Dans ce cas, je serais tenté de proposer "la vertu" ou "la sainteté", même si cette dernière pourra certes paraître un peu extrême.

Mais j'ai cherché quelque chose de "logique" : comme on peut vivre _dans le péché_, on peut également vivre _dans la vertu_ ou _dans la sainteté_...

J'aurais tout de même une nette préférence pour la vertu. Je sais que le terme est plutôt traditionnellement opposé à "vice", mais... n'est-ce pas là quelque chose de très proche ?


----------



## Maître Capello

snarkhunter said:


> J'aurais tout de même une nette préférence pour la vertu. Je sais que le terme est plutôt traditionnellement opposé à "vice", mais... n'est-ce pas là quelque chose de très proche ?
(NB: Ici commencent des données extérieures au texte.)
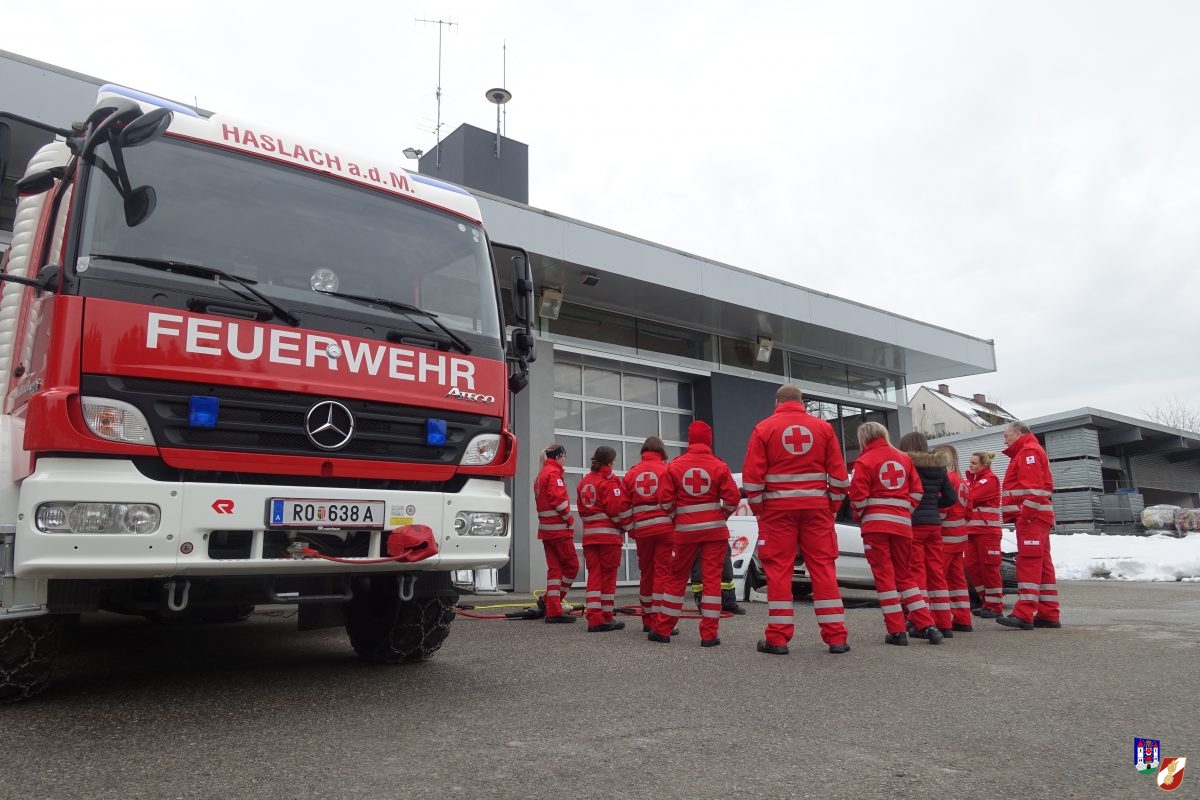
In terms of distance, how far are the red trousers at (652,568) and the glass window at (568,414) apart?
17.0 ft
Proche, certes… mais synonyme/antonyme, non…

_bien_ ↔ _mal
vertu_ ↔ _vice
péché_ ↔ (pas d'antonyme)


----------



## TitTornade

Bonjour,
les catholiques (ou les chrétiens...) n'opposent-ils pas les 7 *péchés capitaux *aux 4 *vertus cardinales* ?


----------



## tilt

TitTornade said:


> Bonjour,
> les catholiques (ou les chrétiens...) n'opposent-ils pas les 7 *péchés capitaux *aux 4 *vertues cardinales* ?


_Vert*us*_ cardinales, pas _vert*ues*_. 
C'est l'un des antonymes possibles, déjà évoqué d'ailleurs.


----------



## Pinairun

Être en état de grâce? Est-ce que l'on est sans péché? Donc, grâce v.s. péché. Ne serait-il pas possible?


----------